THE TASK: Substitute "steel mixing bowl" for "metal mixing bowl" throughout the records below and reproduce them otherwise unchanged, omitting the pictures.

** start EXERCISE DATA **

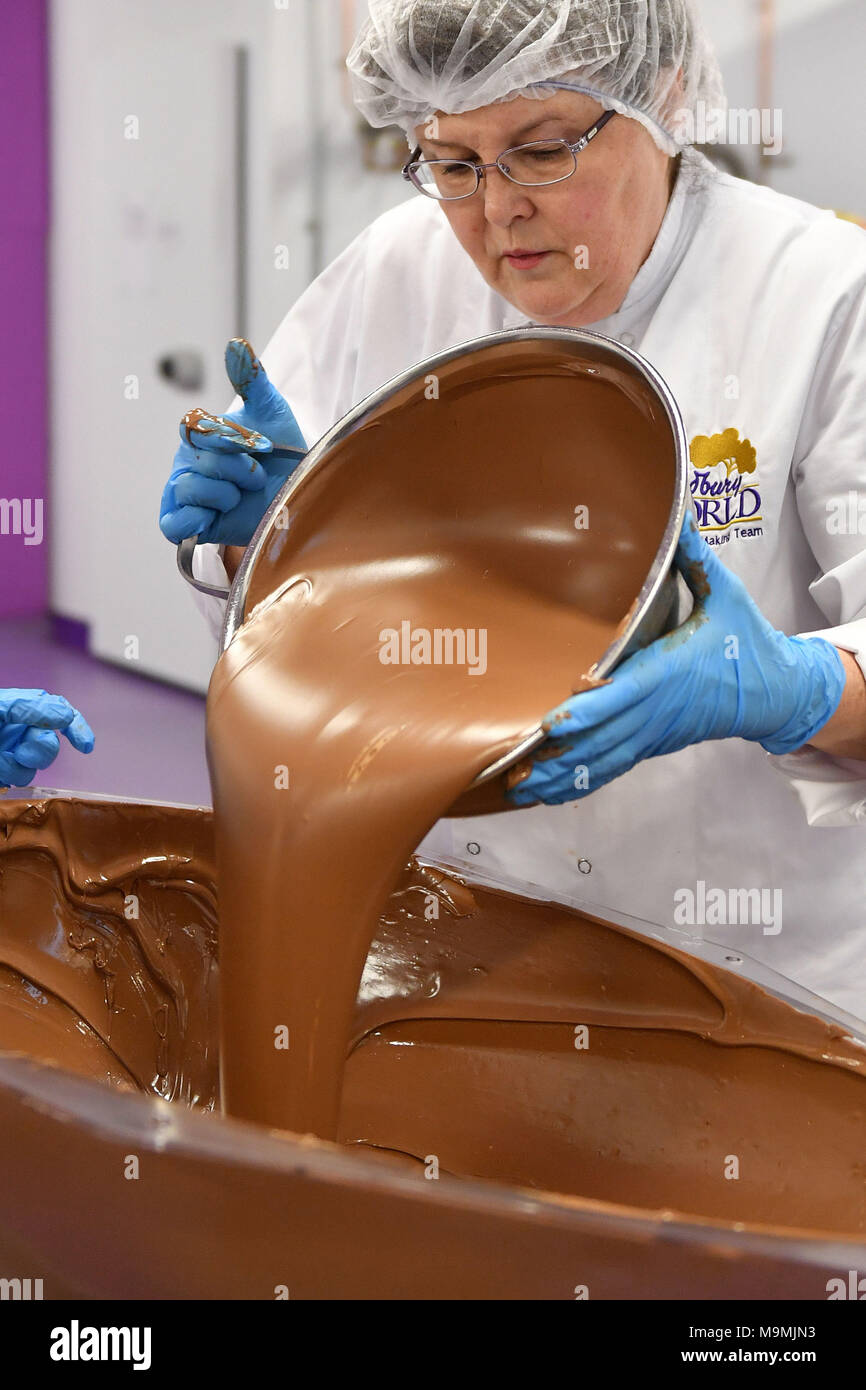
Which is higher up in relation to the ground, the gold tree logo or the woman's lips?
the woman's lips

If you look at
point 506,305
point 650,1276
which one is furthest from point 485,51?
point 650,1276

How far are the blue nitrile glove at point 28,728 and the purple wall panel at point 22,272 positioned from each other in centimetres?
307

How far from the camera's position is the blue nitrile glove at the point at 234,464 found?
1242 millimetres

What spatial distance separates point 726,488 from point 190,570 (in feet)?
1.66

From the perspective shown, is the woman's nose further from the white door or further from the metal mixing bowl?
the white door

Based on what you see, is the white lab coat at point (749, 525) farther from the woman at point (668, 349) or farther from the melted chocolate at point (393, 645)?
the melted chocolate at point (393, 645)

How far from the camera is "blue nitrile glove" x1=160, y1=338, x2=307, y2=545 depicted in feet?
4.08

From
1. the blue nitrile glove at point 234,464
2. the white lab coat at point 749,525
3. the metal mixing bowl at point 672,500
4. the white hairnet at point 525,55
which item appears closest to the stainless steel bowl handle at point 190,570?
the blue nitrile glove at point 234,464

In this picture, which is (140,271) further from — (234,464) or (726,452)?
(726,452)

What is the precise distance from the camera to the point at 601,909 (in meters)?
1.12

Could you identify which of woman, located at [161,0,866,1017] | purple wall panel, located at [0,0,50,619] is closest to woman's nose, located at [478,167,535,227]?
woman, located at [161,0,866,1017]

** end EXERCISE DATA **

TASK ANSWER:
Which is higher up in relation to the ground, the gold tree logo or the woman's lips?
the woman's lips

If you look at
point 506,305
point 650,1276
which one is furthest from point 485,51?
point 650,1276

How far are the blue nitrile glove at point 28,728 and the purple wall panel at point 22,272 positioned from each other in centimetres?
307

How far from the camera's position is the blue nitrile glove at the point at 234,464 found?
1242 millimetres

What spatial distance separates point 726,488 from point 190,570 (in feet)?
1.66

From the perspective shown, is the woman's nose further from the white door or further from the steel mixing bowl?
the white door

Based on what you see, is the white lab coat at point (749, 525) farther from the woman at point (668, 349) or farther from the melted chocolate at point (393, 645)?
the melted chocolate at point (393, 645)

How far from the camera is "blue nitrile glove" x1=160, y1=338, x2=307, y2=545 depicted in feet?
4.08

From
1. the blue nitrile glove at point 234,464
2. the white lab coat at point 749,525
3. the steel mixing bowl at point 672,500
4. the white hairnet at point 525,55
which item appears closest to the stainless steel bowl handle at point 190,570?
the blue nitrile glove at point 234,464

In this picture, which is (140,271) further from — (234,464) or (726,452)?
(726,452)

What is the precise distance from the camera to the point at 601,909 (in meters)?
1.12

Could you identify which of woman, located at [161,0,866,1017] | purple wall panel, located at [0,0,50,619] is closest to woman's nose, located at [478,167,535,227]?
woman, located at [161,0,866,1017]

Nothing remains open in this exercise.